▸ FRAGMENTO DE ORIGEN:
========================================
“Que un jefe sea hombre o mujer
no es algo que sea relevante”. Esto lo declaró la primera fémina que alcanzó el grado
de Teniente Coronel (“¿Tenienta Coronela?”) en el Ejército de España, que
lucirá, por lo tanto, la estrella de ocho puntas en gorra y hombreras de su
guerrera, recibiendo el tratamiento correspondiente, si todavía se estila, de
Usía (“vuestra señoría”), y haciendo realidad así el mito de las amazonas de la antigüedad.
Y tiene razón la mujer (no
recuerdo su nombre propio, pero tampoco viene mucho al caso: lo que dice ella
podría decirlo cualquiera, y, por usar su misma expresión, "no es
relevante" el autor del dicho, sino lo que dice y la razón que tenga): ya
no importa el sexo biológico de quien ejerce el mando. Lo mismo da que da lo
mismo que la jefatura la ejerza el macho que la hembra y viceversa. Como se dijo del reinado
de los católicos reyes: “Tanto monta, monta tanto Isabel como Fernando”.
Algunos feministas ven esto como
un progreso. Y tienen razón en parte: es un progreso en la historia de la
dominación del hombre (incluida la mujer en el mismo saco) por el hombre. Pero
no se puede hablar de un progreso en el sentido contrario y libertario, en el
de la lucha del pueblo por su liberación de la sumisión que le impone el Poder
establecido, en la lucha contra esos yugos que, como cantó Miguel Hernández: “…os quieren
poner, / gentes de la tierra mala, / yugos que habéis de dejar, / rotos sobre
sus espaldas”.
¿Es un progreso en la
igualación de los sexos? Sí, pero no se trata de una igualdad equilibrada, sino de
una “masculinización” de la mujer y nunca de una “feminización” del varón, como se ve en el mundo de la moda. Que las
mujeres occidentales lleven pantalones es
lo más normal del mundo en la actualidad, porque hoy es una prenda común unisex,
protagonista de cualquier guardarropa, pero
no que los varones llevemos faldas: si nos las ponemos, recaemos en la categoría
de disfrazados y travestidos. Y es
significativo precisamente que la
expresión “llevar los pantalones” sea sinónima de “mandar”.
========================================
▸ DATOS EXTRAÍDOS:
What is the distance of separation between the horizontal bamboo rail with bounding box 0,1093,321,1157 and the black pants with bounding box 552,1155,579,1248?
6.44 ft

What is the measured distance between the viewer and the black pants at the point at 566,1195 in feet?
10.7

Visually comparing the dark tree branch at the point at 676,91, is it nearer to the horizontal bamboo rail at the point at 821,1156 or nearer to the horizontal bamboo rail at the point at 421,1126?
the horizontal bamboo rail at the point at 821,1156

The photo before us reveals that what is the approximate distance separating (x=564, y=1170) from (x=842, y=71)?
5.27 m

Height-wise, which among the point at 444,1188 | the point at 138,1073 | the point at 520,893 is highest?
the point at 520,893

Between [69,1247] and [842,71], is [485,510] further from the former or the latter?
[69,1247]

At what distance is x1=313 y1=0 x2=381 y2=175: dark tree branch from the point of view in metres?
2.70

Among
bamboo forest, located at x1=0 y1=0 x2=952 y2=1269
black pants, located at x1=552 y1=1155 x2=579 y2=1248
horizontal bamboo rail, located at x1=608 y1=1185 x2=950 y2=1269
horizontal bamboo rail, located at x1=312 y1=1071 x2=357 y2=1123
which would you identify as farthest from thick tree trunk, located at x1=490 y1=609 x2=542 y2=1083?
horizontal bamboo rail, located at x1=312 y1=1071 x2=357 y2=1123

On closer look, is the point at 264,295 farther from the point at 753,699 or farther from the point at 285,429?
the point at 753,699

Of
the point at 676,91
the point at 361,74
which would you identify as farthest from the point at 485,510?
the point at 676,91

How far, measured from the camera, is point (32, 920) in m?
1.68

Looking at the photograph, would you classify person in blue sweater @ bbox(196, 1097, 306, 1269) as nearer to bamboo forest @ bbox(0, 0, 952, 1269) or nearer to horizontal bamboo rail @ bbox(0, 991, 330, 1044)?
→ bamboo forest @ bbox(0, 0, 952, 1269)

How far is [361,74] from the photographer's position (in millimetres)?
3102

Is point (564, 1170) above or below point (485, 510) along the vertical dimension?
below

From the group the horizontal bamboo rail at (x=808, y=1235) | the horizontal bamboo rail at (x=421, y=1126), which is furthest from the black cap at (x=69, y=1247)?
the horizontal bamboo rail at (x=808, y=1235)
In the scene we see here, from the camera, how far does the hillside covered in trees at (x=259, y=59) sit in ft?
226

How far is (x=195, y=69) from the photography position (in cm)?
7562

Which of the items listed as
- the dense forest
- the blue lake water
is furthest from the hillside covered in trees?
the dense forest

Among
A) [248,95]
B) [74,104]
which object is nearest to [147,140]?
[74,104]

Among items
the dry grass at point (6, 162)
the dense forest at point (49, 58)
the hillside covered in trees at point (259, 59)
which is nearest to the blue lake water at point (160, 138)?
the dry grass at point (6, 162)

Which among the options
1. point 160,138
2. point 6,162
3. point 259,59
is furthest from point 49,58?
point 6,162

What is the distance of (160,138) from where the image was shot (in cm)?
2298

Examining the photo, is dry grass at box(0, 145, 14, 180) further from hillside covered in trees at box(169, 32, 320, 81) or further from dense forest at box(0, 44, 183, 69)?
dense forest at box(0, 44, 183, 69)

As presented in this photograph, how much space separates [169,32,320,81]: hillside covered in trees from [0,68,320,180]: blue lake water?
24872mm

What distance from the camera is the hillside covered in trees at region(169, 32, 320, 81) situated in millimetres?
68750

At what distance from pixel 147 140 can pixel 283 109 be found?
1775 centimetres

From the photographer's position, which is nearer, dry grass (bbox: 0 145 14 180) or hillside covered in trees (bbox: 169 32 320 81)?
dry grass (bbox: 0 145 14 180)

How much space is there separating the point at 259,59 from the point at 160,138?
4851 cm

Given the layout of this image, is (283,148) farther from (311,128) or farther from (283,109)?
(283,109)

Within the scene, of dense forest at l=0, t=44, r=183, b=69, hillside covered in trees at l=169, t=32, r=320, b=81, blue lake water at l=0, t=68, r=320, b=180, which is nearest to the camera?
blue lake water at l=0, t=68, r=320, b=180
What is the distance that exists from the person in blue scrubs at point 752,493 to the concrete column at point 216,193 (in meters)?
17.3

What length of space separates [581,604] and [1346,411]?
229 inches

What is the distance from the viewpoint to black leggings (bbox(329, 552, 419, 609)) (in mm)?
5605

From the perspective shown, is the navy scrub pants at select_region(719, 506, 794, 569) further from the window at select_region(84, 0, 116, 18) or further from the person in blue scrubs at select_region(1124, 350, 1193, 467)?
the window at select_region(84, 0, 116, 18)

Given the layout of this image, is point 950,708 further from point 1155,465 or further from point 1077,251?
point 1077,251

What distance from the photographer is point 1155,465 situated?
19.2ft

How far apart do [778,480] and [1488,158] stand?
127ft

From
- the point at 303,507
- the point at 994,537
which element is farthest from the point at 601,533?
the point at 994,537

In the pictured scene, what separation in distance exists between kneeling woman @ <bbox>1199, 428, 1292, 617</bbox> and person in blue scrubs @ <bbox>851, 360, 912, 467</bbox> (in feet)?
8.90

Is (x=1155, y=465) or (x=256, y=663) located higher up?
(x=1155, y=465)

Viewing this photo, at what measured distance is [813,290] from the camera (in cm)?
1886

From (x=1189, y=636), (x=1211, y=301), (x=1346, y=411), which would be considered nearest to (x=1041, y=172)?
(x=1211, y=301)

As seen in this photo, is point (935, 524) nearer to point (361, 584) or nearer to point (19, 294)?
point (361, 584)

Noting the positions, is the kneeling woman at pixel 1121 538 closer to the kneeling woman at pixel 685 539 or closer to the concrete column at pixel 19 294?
========================================
▸ CONSIGNAS:
**A.** Resume en dos oraciones el texto sobre la primera teniente coronel del Ejército.
**B.** Continúa, por favor, el texto sobre la primera teniente coronel del Ejército a partir de su última oración.
El listado no guarda relación con el texto sobre la primera teniente coronel del Ejército.

▸ RESPUESTAS DEL EJERCICIO:
**A.** La primera mujer que alcanzó el grado de teniente coronel en el Ejército de España declaró que no es relevante que un jefe sea hombre o mujer, y el texto le da la razón: ya no importa el sexo biológico de quien ejerce el mando. Según el texto, esto es un progreso en la historia de la dominación del hombre por el hombre, pero no en la lucha del pueblo contra la sumisión que le impone el Poder establecido, y la igualación de los sexos es una «masculinización» de la mujer y nunca una «feminización» del varón, como se ve en el mundo de la moda.

**B.**
Amazonomaquia, friso procedente del Mausoleo de Halicarnaso
En sus inicios los pantalones
estaban destinados al uso exclusivo de los varones. Los movimientos feministas
reclamaron el derecho de la mujer a vestirlos. En la
década de los sesenta del siglo pasado era ya normal ver mujeres vistiéndolos. Una profesora mía contaba
que en el año glorioso de 1968 un bedel no la dejó entrar en la facultad
porque llevaba vaqueros; ahora lo raro es ver una mujer que no se enfunde unos pantalones
y que vista faldas.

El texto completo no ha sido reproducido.